Felix Draeseke und die "Symphonia tragica"

Noch so eine Ausgrabung, wird sich mancher denken. Wer ist denn Felix Draeseke? Für Kenner ein Begriff, wenn auch überwiegend aus dem Musikgeschichts-Schrifttum bekannt. So bei HansJoachim Moser, der in seiner populären "Musikgeschichte in 100 Lebensbildern noch 1958 dem "Recken" ein ganzes Kapitel zuerkennt: "Dieser große Könner und menschlich gediegene Künstler ist an praktischer Auswirkung leider für die große Öffentlichkeit nur ein 'Nebenmeister' geblieben trotz des Wertes seiner Symphonia tragica und dem Riesenwurf seines 'Christus'-Oratotiums." Über die Tragica schreibt Moser: "Die Sinfonie ist zweifellos die bedeutendste ihrer Zeit nach Brahms, Bruckner und Tschaikowskij, und das ebenso durch Zusammenraffung der Form wie an Ausdrucksgeladenheit. Bülow, Nikisch, Göhler und Pfitzner haben dem Werk begeisterte Zuhörer erstritten." Über die Oratorien-Tetralogie "Christus" (1895-99) schließlich befindet er: "Großartig gekonnte Chorszenen und eindrückliche Soloauftritte wechseln übersichtlich, Leitmotive erklären sich gegenseitig, ohne die Händel-Anteile mit Musik im Sinne Wagners zu überdecken. Man könnte ebenso von einer organischen Bach-Bruckner-Synthese sprechen. Als Gesamtleistung war dies Werk, gerade im Zeitalter von Nietzsches Antichrist-Pochen, eine religiöse Tat und bildete hierzu ein geistesgeschichtliches Gegengewicht."

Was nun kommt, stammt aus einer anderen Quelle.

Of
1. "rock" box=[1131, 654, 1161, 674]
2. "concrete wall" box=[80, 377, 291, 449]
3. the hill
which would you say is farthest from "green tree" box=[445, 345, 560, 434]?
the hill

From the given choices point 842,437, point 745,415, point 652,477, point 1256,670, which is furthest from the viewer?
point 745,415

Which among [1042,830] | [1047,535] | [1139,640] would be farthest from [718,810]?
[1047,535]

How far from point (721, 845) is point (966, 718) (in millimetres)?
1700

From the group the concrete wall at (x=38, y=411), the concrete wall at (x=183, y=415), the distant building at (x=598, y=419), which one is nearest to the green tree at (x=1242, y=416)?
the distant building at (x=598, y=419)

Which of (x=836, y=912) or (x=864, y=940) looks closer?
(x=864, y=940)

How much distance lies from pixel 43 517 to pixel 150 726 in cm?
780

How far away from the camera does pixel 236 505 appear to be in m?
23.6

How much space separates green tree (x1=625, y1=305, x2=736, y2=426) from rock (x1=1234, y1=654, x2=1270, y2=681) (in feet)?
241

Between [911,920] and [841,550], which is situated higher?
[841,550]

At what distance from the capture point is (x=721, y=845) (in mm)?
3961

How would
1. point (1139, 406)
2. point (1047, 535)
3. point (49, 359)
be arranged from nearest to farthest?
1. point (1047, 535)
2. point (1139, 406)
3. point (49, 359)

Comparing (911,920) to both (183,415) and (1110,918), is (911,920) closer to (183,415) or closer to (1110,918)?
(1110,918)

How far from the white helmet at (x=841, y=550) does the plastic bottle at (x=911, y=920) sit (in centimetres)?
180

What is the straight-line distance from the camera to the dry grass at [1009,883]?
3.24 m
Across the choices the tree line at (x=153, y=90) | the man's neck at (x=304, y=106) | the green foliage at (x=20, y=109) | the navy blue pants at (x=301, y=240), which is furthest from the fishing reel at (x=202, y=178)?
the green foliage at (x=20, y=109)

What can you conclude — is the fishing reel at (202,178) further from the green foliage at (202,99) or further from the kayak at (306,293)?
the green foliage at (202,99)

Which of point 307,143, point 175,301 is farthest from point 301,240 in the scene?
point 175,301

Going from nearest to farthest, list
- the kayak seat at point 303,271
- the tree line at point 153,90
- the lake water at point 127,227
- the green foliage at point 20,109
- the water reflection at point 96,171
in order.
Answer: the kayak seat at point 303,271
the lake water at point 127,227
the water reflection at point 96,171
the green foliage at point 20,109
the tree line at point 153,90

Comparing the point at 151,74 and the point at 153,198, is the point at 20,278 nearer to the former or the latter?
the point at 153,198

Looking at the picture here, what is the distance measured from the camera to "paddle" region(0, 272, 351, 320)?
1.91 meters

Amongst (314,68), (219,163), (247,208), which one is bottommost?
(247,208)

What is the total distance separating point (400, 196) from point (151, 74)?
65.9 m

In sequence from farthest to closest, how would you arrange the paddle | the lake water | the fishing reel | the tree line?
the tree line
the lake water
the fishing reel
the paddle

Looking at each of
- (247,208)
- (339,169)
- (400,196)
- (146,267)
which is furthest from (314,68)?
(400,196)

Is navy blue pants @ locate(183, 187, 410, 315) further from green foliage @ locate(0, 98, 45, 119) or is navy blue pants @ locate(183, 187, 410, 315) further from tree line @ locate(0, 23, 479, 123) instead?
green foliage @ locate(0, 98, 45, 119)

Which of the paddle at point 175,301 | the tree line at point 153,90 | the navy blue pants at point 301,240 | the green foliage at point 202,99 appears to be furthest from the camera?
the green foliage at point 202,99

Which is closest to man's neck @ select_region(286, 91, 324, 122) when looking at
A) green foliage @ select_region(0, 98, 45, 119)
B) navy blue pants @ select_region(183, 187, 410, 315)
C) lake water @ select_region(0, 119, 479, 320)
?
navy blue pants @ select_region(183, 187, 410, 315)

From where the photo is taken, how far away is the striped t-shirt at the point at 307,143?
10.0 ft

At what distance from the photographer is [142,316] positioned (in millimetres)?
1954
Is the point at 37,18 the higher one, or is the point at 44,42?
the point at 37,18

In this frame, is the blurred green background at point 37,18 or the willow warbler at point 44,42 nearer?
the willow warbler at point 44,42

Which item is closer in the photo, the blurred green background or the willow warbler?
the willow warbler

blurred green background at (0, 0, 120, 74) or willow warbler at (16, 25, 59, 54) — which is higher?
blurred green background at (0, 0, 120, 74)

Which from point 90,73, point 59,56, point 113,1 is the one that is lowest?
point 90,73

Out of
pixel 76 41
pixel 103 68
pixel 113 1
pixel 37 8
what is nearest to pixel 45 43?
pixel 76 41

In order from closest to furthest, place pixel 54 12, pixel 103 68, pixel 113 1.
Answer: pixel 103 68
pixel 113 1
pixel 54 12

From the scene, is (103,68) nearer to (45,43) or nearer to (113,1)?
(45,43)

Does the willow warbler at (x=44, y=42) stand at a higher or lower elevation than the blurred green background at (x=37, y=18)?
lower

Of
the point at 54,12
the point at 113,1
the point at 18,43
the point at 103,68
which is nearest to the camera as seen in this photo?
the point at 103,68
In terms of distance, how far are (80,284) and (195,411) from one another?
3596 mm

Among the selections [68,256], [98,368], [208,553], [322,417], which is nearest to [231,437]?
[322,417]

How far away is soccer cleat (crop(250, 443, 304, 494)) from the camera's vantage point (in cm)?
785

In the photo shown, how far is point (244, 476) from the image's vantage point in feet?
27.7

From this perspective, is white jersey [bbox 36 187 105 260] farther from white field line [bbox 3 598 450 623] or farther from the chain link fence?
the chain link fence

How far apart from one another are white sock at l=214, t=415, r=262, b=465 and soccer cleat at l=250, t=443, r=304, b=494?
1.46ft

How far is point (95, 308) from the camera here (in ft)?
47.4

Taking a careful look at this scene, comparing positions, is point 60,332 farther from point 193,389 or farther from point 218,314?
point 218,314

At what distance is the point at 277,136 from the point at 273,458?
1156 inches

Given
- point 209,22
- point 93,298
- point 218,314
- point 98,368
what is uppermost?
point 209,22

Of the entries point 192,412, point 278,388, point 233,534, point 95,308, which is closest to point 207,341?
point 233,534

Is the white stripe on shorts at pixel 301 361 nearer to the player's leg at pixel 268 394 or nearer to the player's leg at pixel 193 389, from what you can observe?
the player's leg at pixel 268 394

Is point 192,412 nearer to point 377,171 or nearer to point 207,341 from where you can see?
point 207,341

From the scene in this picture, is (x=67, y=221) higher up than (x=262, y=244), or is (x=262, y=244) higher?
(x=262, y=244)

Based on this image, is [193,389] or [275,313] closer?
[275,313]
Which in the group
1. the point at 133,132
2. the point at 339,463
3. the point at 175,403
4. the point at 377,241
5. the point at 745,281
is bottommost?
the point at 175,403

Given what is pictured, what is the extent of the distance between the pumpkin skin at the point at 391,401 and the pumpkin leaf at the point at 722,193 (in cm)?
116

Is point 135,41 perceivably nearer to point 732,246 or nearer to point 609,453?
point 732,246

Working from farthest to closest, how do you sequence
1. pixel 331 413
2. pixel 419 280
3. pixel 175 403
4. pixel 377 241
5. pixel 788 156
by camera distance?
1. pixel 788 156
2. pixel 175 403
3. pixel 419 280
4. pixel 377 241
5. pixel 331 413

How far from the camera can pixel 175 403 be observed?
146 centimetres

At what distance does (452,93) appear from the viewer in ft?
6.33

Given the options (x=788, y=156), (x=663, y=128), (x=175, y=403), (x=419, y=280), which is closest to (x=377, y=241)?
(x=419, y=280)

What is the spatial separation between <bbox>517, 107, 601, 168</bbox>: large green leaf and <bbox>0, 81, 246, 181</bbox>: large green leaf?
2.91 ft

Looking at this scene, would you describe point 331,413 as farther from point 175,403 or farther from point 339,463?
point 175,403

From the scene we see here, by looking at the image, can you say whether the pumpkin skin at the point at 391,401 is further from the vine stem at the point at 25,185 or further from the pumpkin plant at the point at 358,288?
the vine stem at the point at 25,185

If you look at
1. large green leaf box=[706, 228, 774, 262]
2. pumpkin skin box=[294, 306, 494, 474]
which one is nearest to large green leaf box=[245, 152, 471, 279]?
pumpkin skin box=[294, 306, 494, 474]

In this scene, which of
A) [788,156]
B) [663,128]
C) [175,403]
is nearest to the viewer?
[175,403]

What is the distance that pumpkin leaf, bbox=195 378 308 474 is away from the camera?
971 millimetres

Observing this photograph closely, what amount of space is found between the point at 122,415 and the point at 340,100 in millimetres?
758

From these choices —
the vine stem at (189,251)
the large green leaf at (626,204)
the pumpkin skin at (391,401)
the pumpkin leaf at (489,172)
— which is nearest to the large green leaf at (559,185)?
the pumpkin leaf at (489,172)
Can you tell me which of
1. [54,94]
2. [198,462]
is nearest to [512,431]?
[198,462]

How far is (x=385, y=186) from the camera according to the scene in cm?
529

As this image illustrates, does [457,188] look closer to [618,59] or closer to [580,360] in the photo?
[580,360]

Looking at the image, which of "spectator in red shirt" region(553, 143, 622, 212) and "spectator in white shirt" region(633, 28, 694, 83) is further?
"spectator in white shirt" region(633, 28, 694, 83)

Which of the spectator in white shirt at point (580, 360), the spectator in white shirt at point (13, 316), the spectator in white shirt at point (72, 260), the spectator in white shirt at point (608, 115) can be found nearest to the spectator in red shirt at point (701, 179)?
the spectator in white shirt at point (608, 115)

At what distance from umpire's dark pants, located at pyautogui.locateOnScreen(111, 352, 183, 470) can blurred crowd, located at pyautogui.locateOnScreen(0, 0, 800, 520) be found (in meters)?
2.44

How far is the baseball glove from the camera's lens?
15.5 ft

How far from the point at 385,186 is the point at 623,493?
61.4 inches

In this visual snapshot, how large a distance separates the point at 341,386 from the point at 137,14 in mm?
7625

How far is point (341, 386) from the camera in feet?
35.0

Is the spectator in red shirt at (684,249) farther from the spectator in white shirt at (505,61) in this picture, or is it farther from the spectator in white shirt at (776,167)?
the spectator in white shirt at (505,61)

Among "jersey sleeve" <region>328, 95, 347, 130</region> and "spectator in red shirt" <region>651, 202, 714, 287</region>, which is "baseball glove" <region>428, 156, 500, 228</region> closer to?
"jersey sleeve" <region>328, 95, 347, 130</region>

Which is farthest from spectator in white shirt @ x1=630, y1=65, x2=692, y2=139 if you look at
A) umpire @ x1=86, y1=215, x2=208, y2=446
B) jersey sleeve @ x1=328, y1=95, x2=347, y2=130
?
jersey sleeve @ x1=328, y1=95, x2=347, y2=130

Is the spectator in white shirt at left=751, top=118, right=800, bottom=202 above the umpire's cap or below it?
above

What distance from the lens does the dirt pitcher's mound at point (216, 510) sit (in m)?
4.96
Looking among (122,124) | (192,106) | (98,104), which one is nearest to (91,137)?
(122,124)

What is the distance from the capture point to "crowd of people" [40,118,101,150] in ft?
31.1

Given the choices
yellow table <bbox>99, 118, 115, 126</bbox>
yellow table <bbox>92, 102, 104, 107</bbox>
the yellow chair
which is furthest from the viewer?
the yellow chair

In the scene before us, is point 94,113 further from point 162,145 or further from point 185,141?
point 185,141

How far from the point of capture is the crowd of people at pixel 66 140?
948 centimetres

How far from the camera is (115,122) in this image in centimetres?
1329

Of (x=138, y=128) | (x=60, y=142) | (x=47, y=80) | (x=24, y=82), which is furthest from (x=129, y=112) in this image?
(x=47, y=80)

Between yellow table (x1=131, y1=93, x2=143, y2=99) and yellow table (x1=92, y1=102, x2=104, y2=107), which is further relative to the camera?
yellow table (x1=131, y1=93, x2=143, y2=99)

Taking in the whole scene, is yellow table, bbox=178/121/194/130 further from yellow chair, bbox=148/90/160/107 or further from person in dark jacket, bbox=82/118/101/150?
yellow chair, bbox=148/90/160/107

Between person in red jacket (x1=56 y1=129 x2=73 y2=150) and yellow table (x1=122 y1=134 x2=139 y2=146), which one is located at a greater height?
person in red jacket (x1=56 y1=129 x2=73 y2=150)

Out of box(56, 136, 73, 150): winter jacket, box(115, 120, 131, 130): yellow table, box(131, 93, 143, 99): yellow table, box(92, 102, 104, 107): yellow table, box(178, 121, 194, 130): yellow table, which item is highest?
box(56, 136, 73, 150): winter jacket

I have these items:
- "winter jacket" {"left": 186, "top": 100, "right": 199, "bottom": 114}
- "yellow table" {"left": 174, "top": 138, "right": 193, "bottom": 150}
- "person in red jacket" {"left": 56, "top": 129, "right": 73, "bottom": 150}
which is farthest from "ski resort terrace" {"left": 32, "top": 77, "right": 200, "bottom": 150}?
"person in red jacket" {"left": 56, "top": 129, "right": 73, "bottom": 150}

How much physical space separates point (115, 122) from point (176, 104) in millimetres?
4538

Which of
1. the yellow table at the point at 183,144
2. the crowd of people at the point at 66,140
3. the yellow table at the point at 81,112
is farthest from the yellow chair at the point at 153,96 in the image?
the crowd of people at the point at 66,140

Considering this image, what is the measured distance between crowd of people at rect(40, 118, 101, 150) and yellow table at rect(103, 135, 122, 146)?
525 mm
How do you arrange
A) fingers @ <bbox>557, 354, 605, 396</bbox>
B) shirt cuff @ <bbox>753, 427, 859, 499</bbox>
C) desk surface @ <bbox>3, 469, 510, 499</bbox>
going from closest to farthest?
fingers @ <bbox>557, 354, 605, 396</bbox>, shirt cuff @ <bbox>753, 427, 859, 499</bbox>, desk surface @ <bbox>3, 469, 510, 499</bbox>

Wenn er ein so großer Meister gewesen sein soll, warum ist Draeseke dann so gänzlich übersehen worden, zumal in der heutigen Nischenpflegeszene der kleinen Klassiklabels, die sich mit Feuereifer auf Unbedeutendes stürzen? Das hängt sicher mit den musikalischen Schwierigkeiten seiner Werke zusammen, also mit der stilistischen Eigentümlichkeit. Draeseke macht es den Hörern nicht unbedingt leicht, auch nicht den heutigen, an schwerverdauliche Kost gewöhnten. Der Freund Hans von Bülow ließ ihn, nach manch herben Erfahrungen mit reservierten Zuhörern, einst ernüchternd wissen: "Werke wie die Deinigen können im Laufe der Dinge nur analegomina figuriren. Vulgus will ergötzt, sagen wir erquickt sein und solche 'niedere' Tendenz ist Dir allzubekanntlich wildfremd. Man wird Deiner Musik – von Sachverständiger Seite – stets den gebührenden Respekt entgegenbringen, aber auf besondere Sympathie darfst Du nirgends rechnen." Harte Worte, durch mehr als hundertjährige Tatsachen belegt. Wenn man die jüngst bei MDG erschienene erste Sinfonie hört, wird man sie bestätigt finden: Wie schwer sich die Themen einprägen, wie komplex und eigenartig die harmonische und kontrapunktische Faktur vernetzt sind! Das ist noch heute höchst anspruchsvolle Sinfonik für Kenner, die über die Bewunderung des phänomenal disponierten kombinatorischen Reichtums hinaus den Einfühlungswillen aufbringen, ins Innere der Musik vorzudringen, die etwas spröde, manchmal fast abweisend herbe Außenseite zu überwinden. Es klingt freilich vor allem deshalb so abweisend, weil die ausführenden Musiker selbst sich noch nicht den Kern der musikalischen Verläufe erschlossen haben. Einen natürlichen Zugang zu Draesekes Tonsprache in all ihren unerschöpflichen, oft eigenbrötlerisch anmutenden Facetten kann man erst mit längerer, intensiver Auseinandersetzung gewinnen. Dann erst lernt man in dieser vielgestaltigen und so gar nicht eingängigen Tonwelt das Wesentliche vom Unwesentlichen unterscheiden, ihre Art modulatorischer Bewegung als folgerichtig und bezwingend erfühlen.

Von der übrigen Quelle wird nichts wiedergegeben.